GIVEN DATA below:

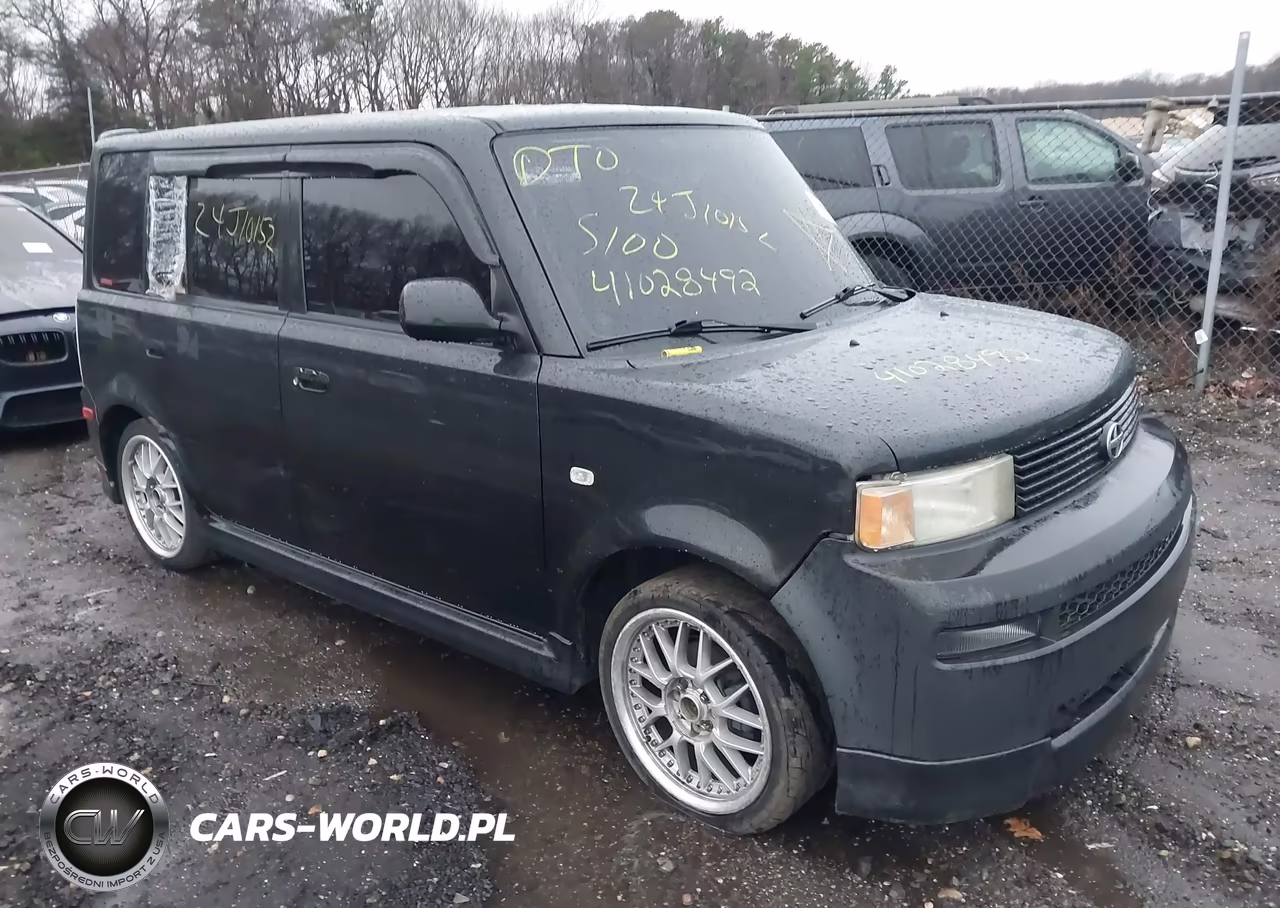 2006 Scion Xb – zdjęcie 1 z 11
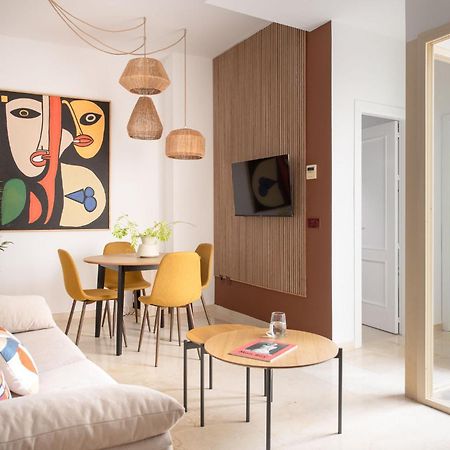 Duque 17 Apartment Севілья Екстер'єр фото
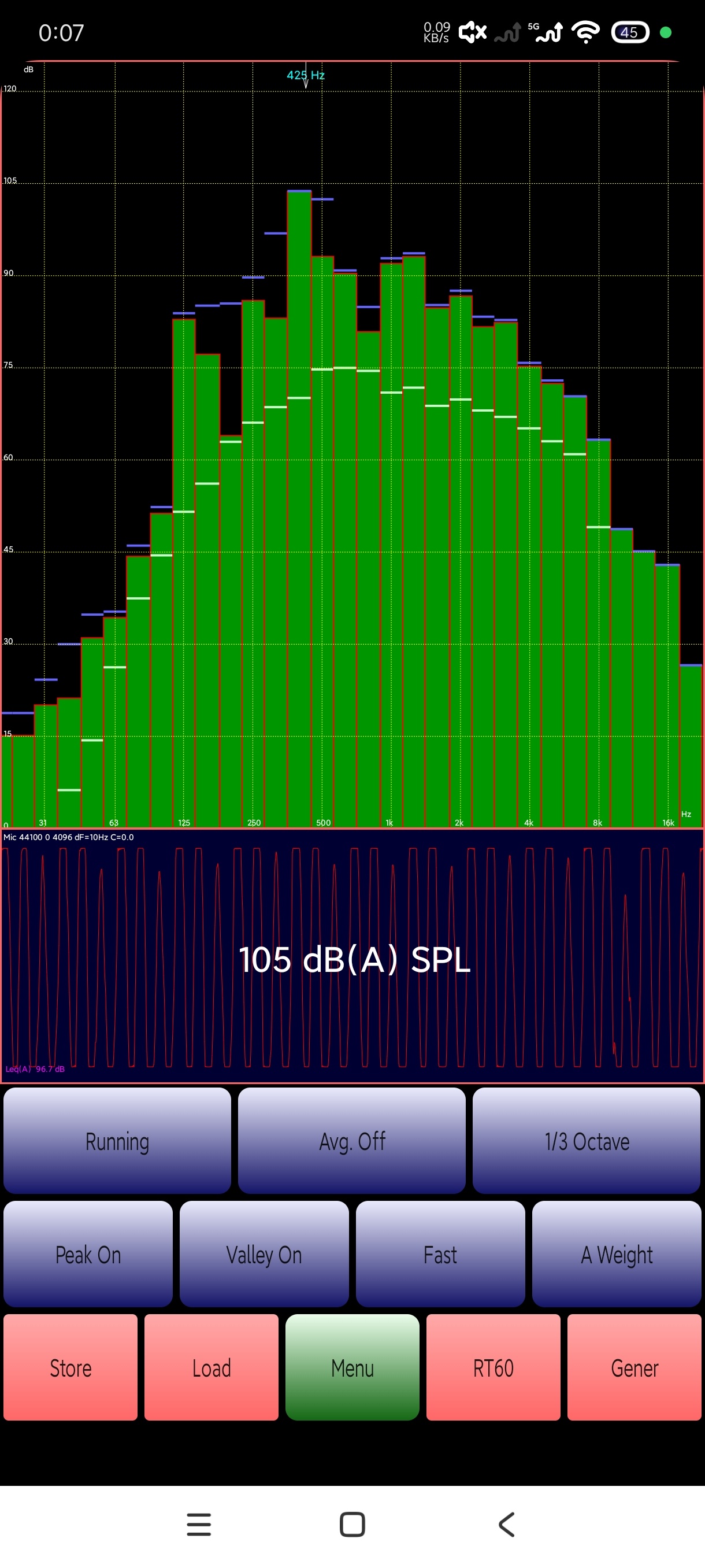 audiotool8.4音频分析处理工具|绿化版 第7张插图 audiotool8.4音频分析处理工具|绿化版 第7张插图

End of GIVEN DATA.

#### [HOW TO COMPLETE THIS TASK]
Print the listing verbatim, images excluded.

#### [RESULT FOR THIS EXERCISE]
 2006 Scion Xb – zdjęcie 1 z 11
 Duque 17 Apartment Севілья Екстер'єр фото
 audiotool8.4音频分析处理工具|绿化版 第7张插图 audiotool8.4音频分析处理工具|绿化版 第7张插图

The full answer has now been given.